HHS suspends HIPAA rules to encourage telemedicine use

The US Department of Health & Human Services has suspended certain HIPAA rules to encourage the expansion of telemedicine in the midst of the coronavirus pandemic.

President Donald Trump made the announcement yesterday during a coronavirus task force briefing at the White House.

“We will not enforce applicable ‘H-I-P-A-A’ penalties so that doctors can greatly expand care for their patients using telehealth,” Trump said, spelling out the letters of the acronym for Health Insurance Portability and Accountability Act. “We encourage everyone to maximize the use of telehealth to minimize exposure to the virus. It’s been a very successful method of communication, but never used on a scale like we’re about to use telehealth.”

Trump said doctors can use chat apps like FaceTime and Skype on their phones. Telemedicine will facilitate social distancing and reduce the crowds at hospitals, he said. “Patients won’t be seeing the doctor per se, but they’ll be seeing the doctor without getting close,” the US president said.

On Thursday, the HHS released details on Trump’s announcement, saying that it won’t enforce HIPAA rules against healthcare providers that use telemedicine during the public health emergency.

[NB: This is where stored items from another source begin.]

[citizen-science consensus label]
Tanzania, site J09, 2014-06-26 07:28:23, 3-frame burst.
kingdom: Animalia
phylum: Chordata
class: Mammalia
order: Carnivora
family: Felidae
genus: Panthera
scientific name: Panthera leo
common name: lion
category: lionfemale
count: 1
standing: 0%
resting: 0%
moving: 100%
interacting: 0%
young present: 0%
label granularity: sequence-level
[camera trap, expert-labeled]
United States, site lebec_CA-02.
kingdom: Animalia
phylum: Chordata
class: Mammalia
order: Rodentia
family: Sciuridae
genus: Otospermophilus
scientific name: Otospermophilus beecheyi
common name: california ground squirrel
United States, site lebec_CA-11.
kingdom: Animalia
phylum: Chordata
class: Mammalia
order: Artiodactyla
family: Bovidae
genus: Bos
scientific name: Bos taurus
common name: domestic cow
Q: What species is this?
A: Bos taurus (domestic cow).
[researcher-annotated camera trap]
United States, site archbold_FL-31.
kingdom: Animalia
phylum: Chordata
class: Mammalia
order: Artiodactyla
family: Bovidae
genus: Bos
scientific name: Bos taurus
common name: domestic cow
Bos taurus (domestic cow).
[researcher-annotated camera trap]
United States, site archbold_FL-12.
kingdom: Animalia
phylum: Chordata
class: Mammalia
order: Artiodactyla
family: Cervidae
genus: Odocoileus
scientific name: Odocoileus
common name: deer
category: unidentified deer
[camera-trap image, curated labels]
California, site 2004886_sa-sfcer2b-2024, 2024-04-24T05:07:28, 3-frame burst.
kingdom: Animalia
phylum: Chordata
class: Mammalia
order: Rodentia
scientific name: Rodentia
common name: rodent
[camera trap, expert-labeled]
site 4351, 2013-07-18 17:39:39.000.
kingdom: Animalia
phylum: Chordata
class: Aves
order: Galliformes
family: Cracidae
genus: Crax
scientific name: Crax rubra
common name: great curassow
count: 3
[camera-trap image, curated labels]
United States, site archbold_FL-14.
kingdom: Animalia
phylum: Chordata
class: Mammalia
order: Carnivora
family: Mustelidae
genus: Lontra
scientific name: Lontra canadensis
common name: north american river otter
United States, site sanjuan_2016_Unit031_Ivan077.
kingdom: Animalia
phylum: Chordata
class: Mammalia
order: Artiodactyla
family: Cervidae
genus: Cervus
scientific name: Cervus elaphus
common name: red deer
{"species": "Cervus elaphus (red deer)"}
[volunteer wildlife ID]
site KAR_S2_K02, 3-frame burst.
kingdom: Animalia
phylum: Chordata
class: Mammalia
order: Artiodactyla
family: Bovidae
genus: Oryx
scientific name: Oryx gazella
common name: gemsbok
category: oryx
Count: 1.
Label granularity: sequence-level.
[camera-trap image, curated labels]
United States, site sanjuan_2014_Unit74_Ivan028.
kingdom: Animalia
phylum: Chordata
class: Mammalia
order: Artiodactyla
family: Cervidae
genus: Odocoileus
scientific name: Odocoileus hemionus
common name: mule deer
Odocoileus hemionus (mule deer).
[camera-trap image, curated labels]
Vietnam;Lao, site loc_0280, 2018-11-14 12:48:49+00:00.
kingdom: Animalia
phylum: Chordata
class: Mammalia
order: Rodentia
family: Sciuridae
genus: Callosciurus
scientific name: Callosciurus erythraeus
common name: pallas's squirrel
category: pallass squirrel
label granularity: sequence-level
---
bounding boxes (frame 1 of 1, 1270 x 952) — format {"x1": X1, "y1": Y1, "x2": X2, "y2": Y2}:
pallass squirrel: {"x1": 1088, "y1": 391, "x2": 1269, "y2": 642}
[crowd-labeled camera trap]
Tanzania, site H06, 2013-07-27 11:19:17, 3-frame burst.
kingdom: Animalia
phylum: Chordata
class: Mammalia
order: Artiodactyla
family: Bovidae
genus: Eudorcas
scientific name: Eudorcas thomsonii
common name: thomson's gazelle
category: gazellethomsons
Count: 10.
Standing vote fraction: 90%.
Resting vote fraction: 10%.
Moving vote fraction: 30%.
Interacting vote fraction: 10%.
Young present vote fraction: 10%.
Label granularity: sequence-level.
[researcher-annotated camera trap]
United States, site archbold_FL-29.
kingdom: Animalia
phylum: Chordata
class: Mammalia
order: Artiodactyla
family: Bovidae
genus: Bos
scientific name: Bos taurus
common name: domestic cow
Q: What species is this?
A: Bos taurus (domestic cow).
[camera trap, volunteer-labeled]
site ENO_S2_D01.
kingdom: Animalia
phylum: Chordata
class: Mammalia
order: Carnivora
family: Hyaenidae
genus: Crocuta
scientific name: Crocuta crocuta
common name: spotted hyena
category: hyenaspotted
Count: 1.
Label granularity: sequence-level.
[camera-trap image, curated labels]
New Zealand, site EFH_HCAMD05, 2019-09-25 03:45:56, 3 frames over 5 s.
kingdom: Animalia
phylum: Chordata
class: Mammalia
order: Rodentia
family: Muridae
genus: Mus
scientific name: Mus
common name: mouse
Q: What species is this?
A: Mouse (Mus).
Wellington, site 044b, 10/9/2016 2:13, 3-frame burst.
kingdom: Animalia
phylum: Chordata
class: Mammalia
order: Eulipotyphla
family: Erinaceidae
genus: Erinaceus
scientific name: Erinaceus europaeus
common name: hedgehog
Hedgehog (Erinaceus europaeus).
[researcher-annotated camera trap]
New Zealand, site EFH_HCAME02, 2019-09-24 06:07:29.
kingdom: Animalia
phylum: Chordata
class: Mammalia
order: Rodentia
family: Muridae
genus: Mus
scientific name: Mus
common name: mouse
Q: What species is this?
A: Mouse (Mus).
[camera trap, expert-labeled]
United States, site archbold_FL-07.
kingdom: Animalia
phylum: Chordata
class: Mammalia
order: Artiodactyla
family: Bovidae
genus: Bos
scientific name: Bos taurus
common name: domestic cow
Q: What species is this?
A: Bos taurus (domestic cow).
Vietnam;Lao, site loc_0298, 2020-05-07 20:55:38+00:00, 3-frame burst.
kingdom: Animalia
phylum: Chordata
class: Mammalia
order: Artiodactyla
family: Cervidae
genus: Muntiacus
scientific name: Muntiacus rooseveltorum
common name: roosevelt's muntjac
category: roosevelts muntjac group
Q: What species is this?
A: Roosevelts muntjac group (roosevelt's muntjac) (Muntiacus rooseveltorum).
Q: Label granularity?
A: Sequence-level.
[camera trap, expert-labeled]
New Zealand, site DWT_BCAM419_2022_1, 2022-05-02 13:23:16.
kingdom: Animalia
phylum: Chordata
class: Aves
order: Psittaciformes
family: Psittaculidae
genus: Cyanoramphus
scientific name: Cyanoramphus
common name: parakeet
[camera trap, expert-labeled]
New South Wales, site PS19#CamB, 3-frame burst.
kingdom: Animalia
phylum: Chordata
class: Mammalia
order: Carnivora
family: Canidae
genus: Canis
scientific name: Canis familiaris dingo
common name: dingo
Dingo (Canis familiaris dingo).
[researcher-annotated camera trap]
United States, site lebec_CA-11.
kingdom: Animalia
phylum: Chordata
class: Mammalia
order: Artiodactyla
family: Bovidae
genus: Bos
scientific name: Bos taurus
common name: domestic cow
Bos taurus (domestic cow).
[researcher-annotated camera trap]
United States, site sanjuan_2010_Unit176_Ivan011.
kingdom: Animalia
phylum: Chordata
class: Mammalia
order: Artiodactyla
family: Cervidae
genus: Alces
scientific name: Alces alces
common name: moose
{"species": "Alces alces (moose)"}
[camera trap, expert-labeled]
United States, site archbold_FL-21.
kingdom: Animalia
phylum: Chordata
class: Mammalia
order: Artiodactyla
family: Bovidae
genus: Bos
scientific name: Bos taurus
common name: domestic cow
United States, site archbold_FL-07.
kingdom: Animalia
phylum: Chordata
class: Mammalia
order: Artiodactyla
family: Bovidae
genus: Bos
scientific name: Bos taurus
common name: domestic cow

“A covered healthcare provider that wants to use audio or video communication technology to provide telehealth to patients during the Covid-19 nationwide public health emergency can use any non-public facing remote communication product that is available to communicate with patients,” HHS said.

HHS added that doctors can use telemedicine not only for coronavirus-related purposes, but also for any other healthcare need for patients.

“For example, a covered healthcare provider in the exercise of their professional judgement may request to examine a patient exhibiting Covid-19 symptoms, using a video chat application connecting the provider’s or patient’s phone or desktop computer in order to assess a greater number of patients while limiting the risk of infection of other persons who would be exposed from an in-person consultation,” HHS said.

“Likewise, a covered healthcare provider may provide similar telehealth services in the exercise of their professional judgment to assess or treat any other medical condition, even if not related to Covid-19, such as a sprained ankle, dental consultation or psychological evaluation, or other conditions.”

HHS said acceptable chat apps include Apple FaceTime, Facebook Messenger, Google Hangouts, or Skype. However, providers should not use Facebook Live, Twitch, TikTok, or other applications that are not private. The department encouraged providers to notify their patients about the privacy risks associated with the chat apps, and to use all available encryption and privacy modes.

HHS said there are HIPAA-compliant technologies available, including Skype for Business, Updox, VSee, Zoom for Healthcare, Doxy.me, and Google G Suite Hangouts Meet.